Dans le Nouakchott des années 80, il y avait des gays à foison, surtout dans les populeux quartiers de Sebkha et d’El Mina. Ce sont eux qui animaient les célèbres soirées de Jaguar (une célèbre danse autrefois en vogue). « Je m’en souviens comme si c’était aujourd’hui. De célèbres Gordjiguenes aux surnoms connus de tous : Mitin shakarboorty, Michel, Lala Kahle, Souleymane Dicko, Mams étaient des attractions aussi bien au niveau des salles de cinéma (El Mouna, Lansar, El Feth, El Mina) que pour des cérémonies de Tbal (Tam-tam). Tous ont disparu, certains parmi eux victimes de règlement de compte et d’autres (la grande majorité) emportés par les MST » précise ce pair éducateur qui pense que faute de consultation et du fait de l’omerta qui entoure leur existence, ces gays, il ne pouvait en être autrement.
Dr Sidina Ould Abdy de la clinique El Khair, située dans le populeux quartier de Sebkha (Nouakchott) est de cet avis. Selon lui, ces homosexuels ont été victimes de leur « invisibilité ». C’est un groupe qui n’a aucune existence juridique donc aucun droit à la prise en charge. Dr Sidina incrimine également les pratiques de dépigmentation faites à base de produits chimiques très nocifs pour la santé.
« Les homosexuels en Mauritanie et partout ailleurs, sont connus pour être des inconditionnels de la dépigmentation (Khessal). « Les produits utilisés sont dangereux, ils sont à l’origine des plaies, des dermatoses et des cancers de peau. Il n’est pas exclu que ces maladies soient également la cause de plusieurs décès dans le milieu gay en Mauritanie » devait- il conclure.
Formellement interdite en Mauritanie l’homosexualité n’en demeure pas moins pratiquée au grand jour dans ce pays musulman à 100%, où règne une « tolérance » qui, en réalité, s’apparente plus à un mépris qu’à une ouverture d’esprit.

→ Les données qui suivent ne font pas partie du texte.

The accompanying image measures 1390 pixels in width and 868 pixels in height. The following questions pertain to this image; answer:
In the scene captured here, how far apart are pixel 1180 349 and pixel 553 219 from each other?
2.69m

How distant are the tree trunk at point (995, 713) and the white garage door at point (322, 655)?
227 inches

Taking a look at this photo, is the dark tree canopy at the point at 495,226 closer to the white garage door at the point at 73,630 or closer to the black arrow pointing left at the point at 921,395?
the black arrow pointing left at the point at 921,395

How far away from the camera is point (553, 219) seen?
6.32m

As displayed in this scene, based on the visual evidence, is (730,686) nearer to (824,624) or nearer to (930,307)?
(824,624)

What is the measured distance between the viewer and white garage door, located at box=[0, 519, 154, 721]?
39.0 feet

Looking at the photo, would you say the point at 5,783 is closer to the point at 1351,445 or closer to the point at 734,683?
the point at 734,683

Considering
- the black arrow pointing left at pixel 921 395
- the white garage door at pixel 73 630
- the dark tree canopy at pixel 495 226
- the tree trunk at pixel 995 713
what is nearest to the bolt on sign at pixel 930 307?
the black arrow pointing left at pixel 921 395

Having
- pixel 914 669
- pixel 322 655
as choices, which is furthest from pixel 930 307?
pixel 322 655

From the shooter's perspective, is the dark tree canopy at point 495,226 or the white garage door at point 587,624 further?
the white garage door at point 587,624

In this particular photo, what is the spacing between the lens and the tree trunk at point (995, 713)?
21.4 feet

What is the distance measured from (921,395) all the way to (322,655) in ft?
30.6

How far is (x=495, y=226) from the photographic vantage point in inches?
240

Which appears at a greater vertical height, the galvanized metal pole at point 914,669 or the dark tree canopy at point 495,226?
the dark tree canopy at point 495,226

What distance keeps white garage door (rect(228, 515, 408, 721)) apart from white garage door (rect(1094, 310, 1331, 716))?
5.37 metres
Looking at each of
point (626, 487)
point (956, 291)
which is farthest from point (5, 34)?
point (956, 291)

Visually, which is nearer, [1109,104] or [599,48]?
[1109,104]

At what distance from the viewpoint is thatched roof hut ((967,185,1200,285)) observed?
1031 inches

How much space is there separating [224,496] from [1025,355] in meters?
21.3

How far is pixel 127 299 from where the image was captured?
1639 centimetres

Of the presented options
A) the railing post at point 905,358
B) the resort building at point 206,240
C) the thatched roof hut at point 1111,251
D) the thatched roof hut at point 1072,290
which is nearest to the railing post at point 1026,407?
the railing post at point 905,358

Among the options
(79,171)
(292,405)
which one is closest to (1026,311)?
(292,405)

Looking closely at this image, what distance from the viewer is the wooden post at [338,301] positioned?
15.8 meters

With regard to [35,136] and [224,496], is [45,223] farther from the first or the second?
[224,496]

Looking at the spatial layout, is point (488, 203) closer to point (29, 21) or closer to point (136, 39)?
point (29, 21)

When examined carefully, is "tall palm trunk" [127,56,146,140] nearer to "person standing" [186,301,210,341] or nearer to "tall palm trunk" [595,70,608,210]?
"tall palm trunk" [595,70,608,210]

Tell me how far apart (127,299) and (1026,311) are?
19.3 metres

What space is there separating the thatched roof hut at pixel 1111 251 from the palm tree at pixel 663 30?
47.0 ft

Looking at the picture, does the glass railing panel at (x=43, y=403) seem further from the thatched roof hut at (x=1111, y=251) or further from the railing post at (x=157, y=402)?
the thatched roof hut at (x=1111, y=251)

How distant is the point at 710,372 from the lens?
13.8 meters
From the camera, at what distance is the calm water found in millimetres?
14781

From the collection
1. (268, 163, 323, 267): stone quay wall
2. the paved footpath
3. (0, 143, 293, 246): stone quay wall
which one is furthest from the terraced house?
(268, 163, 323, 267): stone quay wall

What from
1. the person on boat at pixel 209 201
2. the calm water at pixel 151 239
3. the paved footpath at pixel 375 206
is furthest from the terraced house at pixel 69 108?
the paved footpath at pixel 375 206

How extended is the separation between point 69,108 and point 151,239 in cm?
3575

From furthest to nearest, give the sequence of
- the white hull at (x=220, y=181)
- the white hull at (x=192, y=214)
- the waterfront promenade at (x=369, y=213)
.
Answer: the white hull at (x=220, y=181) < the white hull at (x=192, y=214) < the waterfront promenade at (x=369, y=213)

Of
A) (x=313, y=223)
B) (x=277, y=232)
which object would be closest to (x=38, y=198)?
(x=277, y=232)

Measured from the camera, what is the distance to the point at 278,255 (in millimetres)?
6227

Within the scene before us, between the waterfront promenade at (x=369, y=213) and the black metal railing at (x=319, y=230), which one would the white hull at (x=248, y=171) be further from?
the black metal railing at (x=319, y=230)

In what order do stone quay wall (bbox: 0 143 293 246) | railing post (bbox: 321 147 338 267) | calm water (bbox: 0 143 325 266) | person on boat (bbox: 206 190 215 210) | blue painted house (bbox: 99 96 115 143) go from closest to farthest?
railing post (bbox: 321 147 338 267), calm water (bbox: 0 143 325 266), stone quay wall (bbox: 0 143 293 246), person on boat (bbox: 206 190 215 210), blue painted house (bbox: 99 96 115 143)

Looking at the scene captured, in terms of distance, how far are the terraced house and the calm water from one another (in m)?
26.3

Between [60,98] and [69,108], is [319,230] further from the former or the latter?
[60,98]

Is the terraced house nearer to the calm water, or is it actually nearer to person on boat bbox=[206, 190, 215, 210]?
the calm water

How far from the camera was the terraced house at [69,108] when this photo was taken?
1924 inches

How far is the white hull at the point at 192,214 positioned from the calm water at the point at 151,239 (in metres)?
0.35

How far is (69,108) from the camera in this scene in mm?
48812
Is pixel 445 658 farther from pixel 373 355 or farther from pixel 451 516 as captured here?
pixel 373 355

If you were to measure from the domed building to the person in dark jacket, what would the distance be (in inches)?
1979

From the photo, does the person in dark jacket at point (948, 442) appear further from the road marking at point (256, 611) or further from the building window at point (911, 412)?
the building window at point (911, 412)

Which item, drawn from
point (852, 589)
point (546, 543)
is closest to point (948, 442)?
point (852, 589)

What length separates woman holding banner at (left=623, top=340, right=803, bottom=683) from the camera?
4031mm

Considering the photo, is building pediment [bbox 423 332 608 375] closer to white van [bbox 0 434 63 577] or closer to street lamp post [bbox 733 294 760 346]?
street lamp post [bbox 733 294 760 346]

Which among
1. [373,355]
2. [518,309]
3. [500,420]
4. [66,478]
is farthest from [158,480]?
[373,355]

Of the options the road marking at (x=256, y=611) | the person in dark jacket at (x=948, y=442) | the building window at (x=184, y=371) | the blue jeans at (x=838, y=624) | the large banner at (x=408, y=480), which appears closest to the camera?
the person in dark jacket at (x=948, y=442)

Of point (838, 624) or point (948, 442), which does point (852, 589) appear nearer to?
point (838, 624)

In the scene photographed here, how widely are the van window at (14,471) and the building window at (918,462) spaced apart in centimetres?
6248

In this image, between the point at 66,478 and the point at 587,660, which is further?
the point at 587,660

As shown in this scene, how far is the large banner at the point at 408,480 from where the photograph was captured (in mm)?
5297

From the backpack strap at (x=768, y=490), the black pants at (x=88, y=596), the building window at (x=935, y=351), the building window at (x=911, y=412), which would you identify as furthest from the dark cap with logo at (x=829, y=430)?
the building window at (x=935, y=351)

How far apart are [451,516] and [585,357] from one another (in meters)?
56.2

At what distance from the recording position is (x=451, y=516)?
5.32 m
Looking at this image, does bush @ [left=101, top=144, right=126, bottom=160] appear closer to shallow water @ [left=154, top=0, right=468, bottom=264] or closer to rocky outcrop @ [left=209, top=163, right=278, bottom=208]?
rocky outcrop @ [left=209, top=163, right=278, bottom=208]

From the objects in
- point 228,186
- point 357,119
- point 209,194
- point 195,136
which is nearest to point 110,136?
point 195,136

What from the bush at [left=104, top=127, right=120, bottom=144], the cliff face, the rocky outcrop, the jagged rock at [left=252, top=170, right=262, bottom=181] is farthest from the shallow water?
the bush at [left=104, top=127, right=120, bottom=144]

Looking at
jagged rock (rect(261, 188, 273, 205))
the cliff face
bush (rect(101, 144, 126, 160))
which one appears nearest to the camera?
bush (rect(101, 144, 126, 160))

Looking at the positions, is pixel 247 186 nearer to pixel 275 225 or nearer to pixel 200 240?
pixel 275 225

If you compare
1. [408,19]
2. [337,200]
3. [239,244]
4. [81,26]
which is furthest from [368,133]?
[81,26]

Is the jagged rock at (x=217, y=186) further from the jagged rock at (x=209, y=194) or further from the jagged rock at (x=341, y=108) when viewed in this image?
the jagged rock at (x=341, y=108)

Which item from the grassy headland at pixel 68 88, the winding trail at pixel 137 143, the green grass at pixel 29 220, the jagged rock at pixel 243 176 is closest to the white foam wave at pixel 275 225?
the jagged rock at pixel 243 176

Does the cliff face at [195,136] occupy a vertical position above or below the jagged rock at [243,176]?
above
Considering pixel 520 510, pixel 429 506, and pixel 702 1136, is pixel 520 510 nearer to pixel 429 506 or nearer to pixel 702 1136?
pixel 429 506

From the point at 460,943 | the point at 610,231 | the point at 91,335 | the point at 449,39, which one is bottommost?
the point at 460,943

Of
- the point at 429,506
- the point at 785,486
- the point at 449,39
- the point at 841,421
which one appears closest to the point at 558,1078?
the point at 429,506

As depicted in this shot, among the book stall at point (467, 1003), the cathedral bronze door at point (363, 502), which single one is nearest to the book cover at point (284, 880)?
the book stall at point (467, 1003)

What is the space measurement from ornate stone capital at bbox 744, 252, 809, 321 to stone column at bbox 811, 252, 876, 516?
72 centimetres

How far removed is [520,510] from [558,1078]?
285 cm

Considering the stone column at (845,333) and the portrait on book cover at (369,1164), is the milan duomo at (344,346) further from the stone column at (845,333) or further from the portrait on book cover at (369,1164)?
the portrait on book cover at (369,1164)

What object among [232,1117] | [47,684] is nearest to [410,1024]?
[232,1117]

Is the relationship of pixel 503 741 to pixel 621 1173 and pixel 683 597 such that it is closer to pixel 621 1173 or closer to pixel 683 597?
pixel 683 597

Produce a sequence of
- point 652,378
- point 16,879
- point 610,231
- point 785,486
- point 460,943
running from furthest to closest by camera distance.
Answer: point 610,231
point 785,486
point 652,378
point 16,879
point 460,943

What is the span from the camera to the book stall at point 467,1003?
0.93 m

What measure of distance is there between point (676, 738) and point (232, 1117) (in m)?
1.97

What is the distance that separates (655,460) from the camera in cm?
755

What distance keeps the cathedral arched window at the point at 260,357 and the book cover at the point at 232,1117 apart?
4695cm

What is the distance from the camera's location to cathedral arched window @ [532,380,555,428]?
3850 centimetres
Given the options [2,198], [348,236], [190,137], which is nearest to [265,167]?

Ici des scènes d’homophobie observées dans le Sénégal voisin n’ont pas pignon sur rue et des poursuites judiciaires au nom du penchant gay n’y ont été intentées que de très rarement.
Seulement, l’on n’est pas loin de la radicalisation surtout avec l’apparition de groupes Salafistes qui n’hésiteront pas à sévir face à des comportements homosexuels, de plus en plus, osés (mariages gays, apparition du phénomène jusqu’ici inconnus tels que : le lesbianisme et le travestisme).